> [Work request]
With the pictures left out, output the records below exactly.

══════════

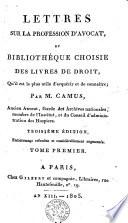 Lettres sur la profession d'avocat et bibliothèque choisis des livres de droit, qu'il est le plus utile d'acquérir et de connaître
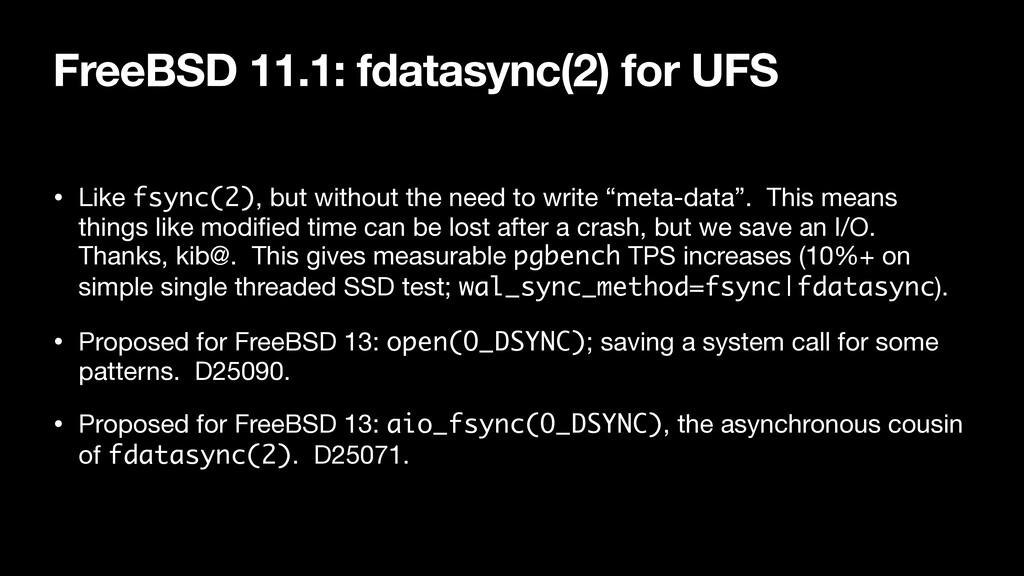 FreeBSD 11.1: fdatasync(2) for UFS • Like fsync...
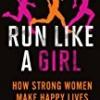 Run Like a Girl:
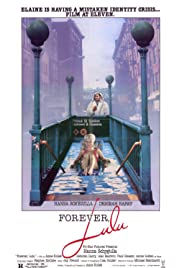 Forever, Lulu (1987) Poster - Movie Forum, Cast, Reviews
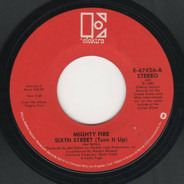 Mighty Fire - Sixth Street (Turn It Up)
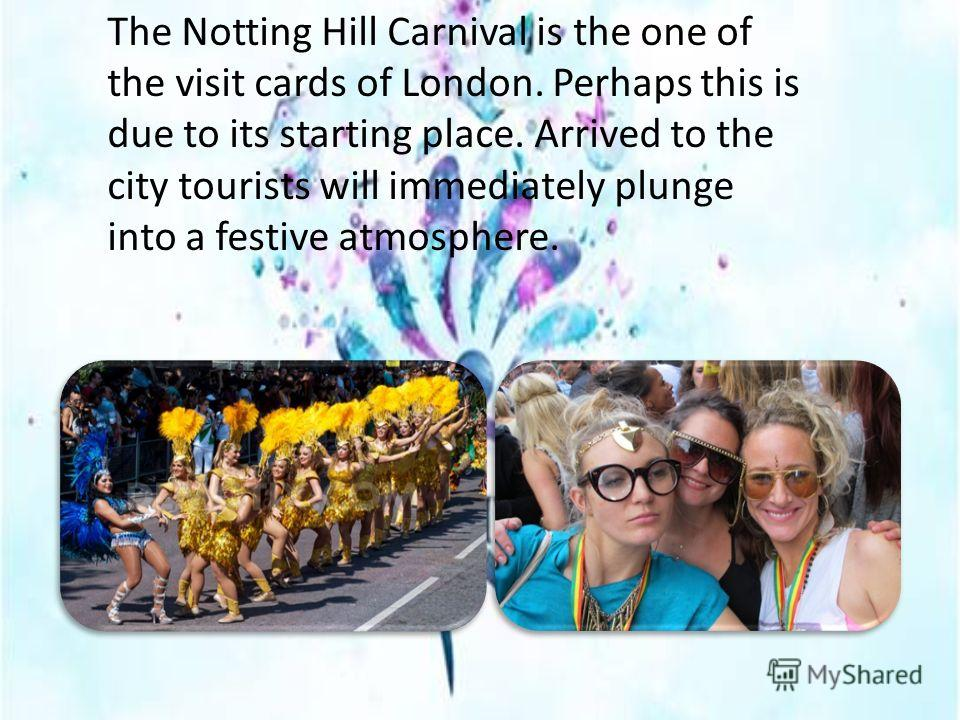 The Notting Hill Carnival is the one of the visit cards of London. Perhaps this is due to its starting place. Arrived to the city tourists will immediately plunge into a festive atmosphere.
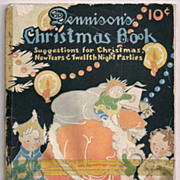 HOLD Dennison's Christmas Book 1924 Great Party Ideas!!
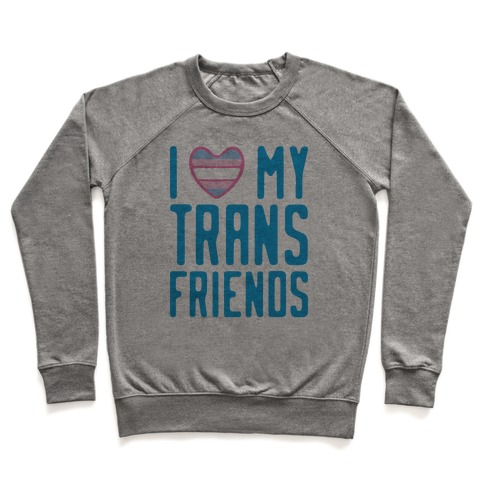 I Love My Trans Friends Pullover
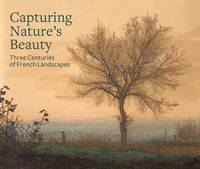 """Capturing Nature's Beauty - Three Centuries of French Landscapes"" by Edouard Kopp"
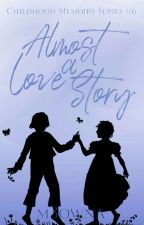 Almost A Love Story (Childhood Memoirs #6) by m3owna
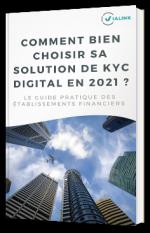 Comment bien choisir sa solution de KYC digital en 2021 ?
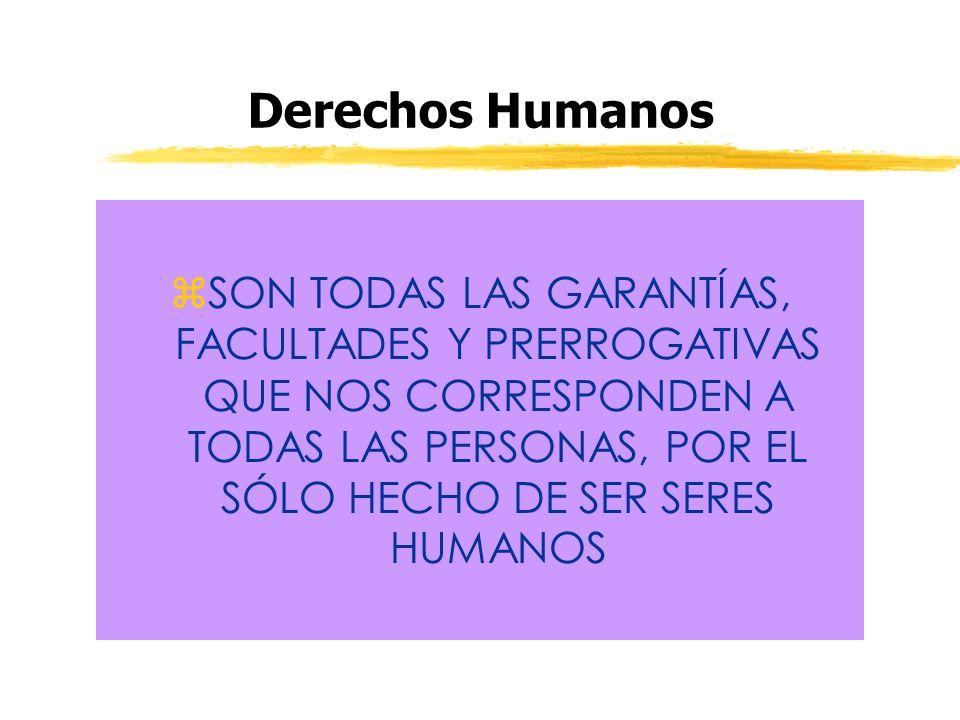 Derechos Humanos zSON TODAS LAS GARANTÍAS, FACULTADES Y PRERROGATIVAS QUE NOS CORRESPONDEN A TODAS LAS PERSONAS, POR EL SÓLO HECHO DE SER SERES HUMANO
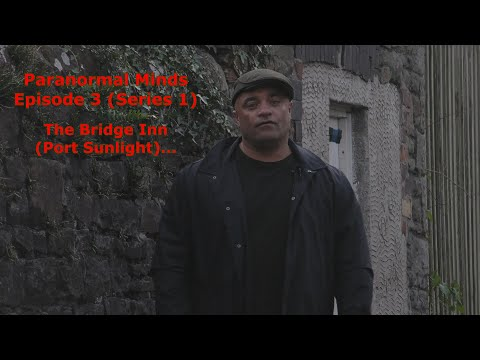 Paranormal Minds - Episode 3 The Bridge In Merseyside UK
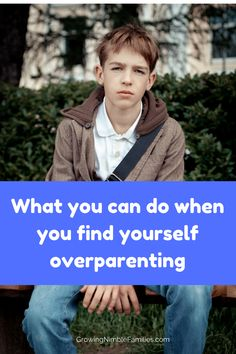 What you can do when you find yourself overparenting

══════════

> [Written reply]
 Lettres sur la profession d'avocat et bibliothèque choisis des livres de droit, qu'il est le plus utile d'acquérir et de connaître
 FreeBSD 11.1: fdatasync(2) for UFS • Like fsync...
 Run Like a Girl:
 Forever, Lulu (1987) Poster - Movie Forum, Cast, Reviews
 Mighty Fire - Sixth Street (Turn It Up)
 The Notting Hill Carnival is the one of the visit cards of London. Perhaps this is due to its starting place. Arrived to the city tourists will immediately plunge into a festive atmosphere.
 HOLD Dennison's Christmas Book 1924 Great Party Ideas!!
 I Love My Trans Friends Pullover
 """Capturing Nature's Beauty - Three Centuries of French Landscapes"" by Edouard Kopp"
 Almost A Love Story (Childhood Memoirs #6) by m3owna
 Comment bien choisir sa solution de KYC digital en 2021 ?
 Derechos Humanos zSON TODAS LAS GARANTÍAS, FACULTADES Y PRERROGATIVAS QUE NOS CORRESPONDEN A TODAS LAS PERSONAS, POR EL SÓLO HECHO DE SER SERES HUMANO
 Paranormal Minds - Episode 3 The Bridge In Merseyside UK
 What you can do when you find yourself overparenting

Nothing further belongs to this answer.